Nel luglio del 2014, Rosa Pérez, una consigliera provinciale di Esquerra Unida (la sinistra radicale valenciana) lo denuncia, consegnando ai giudici quei nastri che lui stesso negli anni aveva registrato. Chi glieli abbia dati non è chiaro, forse il suocero, un imprenditore offeso per come ha trattato la figlia, «in ogni caso non è stato lui», dice la Pérez, «anche perché non gli giovano di certo». La sua accusatrice parla di Benavent senza astio, anzi: «Alla fine di dicembre l’ho incrociato, lo avevo denunciato da qualche mese e gli ho detto "non ti faccio gli auguri perché non sono ipocrita, spero solo che il 2015 sia l’anno in cui si farà giustizia". La sua risposta mi sorprese: "Hai ragione Rosa, siamo stati dei ladri. Mi auguro che al potere arrivi gente come te". Incredibile». Passano due ore e Benavent si presenta nelle stanze di Esquerra con due pacchetti in mano: «Ci ha regalato un acchiappasogni indiano e dell’incenso, comprati in un negozio tibetano equo e solidale». Dopo pochi giorni Marcos scompare, viaggia all’estero, Germania, Olanda, Sudamerica, Giappone, mete esotiche e forse inventate.

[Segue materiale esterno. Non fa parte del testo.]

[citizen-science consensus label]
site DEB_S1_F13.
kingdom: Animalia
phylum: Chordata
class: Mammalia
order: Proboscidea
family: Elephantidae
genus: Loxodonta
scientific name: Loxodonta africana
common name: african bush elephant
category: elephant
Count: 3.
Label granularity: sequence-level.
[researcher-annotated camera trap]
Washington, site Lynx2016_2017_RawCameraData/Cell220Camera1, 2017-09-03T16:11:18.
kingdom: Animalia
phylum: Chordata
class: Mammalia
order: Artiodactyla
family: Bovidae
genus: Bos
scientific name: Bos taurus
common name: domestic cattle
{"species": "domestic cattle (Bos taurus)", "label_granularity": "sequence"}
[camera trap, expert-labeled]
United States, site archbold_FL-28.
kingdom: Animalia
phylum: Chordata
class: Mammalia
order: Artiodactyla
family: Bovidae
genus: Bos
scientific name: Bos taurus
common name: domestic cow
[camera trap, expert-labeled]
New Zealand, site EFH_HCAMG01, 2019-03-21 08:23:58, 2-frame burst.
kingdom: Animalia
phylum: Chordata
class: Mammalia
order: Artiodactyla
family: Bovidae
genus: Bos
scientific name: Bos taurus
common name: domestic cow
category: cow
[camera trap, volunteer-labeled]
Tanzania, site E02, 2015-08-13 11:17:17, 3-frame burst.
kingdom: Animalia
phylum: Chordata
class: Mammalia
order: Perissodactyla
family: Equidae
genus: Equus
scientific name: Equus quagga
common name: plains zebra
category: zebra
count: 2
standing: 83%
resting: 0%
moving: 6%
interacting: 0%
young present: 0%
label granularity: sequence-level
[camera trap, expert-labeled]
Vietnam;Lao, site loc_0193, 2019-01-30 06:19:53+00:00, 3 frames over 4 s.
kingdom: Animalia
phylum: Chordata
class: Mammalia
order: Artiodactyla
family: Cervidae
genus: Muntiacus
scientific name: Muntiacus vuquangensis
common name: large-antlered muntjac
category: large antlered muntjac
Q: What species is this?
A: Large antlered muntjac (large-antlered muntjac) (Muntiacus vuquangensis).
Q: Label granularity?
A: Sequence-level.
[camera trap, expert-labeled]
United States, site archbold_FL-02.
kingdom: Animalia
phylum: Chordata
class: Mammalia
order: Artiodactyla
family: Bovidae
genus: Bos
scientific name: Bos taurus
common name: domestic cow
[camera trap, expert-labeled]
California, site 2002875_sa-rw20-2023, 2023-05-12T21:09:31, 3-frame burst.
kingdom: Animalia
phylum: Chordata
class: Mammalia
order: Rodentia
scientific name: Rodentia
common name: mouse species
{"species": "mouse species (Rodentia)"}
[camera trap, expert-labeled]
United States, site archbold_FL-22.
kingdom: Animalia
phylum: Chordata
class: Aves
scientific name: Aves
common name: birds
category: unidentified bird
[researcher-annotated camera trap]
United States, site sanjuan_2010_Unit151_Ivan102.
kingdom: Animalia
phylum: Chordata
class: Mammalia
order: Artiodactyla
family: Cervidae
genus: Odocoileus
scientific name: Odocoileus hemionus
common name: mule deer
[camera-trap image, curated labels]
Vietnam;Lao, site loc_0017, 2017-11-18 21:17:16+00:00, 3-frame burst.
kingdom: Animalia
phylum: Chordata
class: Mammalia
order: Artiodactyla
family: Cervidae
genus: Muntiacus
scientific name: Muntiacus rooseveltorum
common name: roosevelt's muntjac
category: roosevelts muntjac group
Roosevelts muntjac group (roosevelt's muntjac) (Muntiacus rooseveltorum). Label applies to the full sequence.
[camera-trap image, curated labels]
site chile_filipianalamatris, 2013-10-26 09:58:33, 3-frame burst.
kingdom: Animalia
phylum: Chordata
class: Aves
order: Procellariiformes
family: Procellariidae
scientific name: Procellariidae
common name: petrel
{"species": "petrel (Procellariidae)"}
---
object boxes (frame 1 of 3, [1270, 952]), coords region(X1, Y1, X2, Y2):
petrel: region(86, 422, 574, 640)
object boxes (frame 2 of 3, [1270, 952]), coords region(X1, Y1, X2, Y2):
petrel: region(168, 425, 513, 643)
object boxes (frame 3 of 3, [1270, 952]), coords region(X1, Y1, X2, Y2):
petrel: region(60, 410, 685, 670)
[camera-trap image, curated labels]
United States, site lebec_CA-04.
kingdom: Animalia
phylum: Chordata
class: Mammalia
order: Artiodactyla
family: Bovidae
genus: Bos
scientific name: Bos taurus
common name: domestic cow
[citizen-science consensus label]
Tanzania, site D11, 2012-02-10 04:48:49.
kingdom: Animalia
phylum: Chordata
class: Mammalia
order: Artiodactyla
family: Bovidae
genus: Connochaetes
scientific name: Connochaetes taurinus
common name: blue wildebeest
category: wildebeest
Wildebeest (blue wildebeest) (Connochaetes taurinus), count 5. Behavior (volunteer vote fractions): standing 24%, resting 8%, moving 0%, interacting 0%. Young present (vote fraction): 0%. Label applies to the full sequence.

A Valencia si narra persino di un periodo trascorso con gli sciamani dell’Amazzonia. «Mi piacerebbe rivederlo e prendere un caffè con lui», ammette la Pérez, è una persona affascinante e intelligente, il meglio del Partito Popolare. Io credo alla sincerità della sua conversione, è quello che più di tutti sta collaborando con la giustizia».
A Xàtiva, però, non sono tutti così indulgenti. L’inchiesta dimostra che l’hippy di oggi fino a ieri era un predatore di denaro pubblico. «Ha registrato tutto perché voleva coprirsi», racconta Xavier Aliaga, giornalista di punta del settimanale "El Temps", un tempo amico di Benavent, «questa è una recita in vista del processo. Guardate come si è presentato in tribunale, i vestiti da finto povero costavano in realtà centinaia di euro». L’ex moglie Nina, anch’essa spiata senza pietà, non ci casca: «Pure i tatuaggi sono finti», ha scritto in una chat di WhattsApp. Il suo avvocato, Ramiro Blasco Morales, quello che nelle foto compare dietro a Benavent perplesso per la loquacità dell’assistito, racconta la sua verità: «Marcos sta parlando con i magistrati perché glielo impone la sua spiritualità. Solo così può stare in pace con se stesso». E la pace interiore dell’hippy di Valencia la stanno pagando in tanti.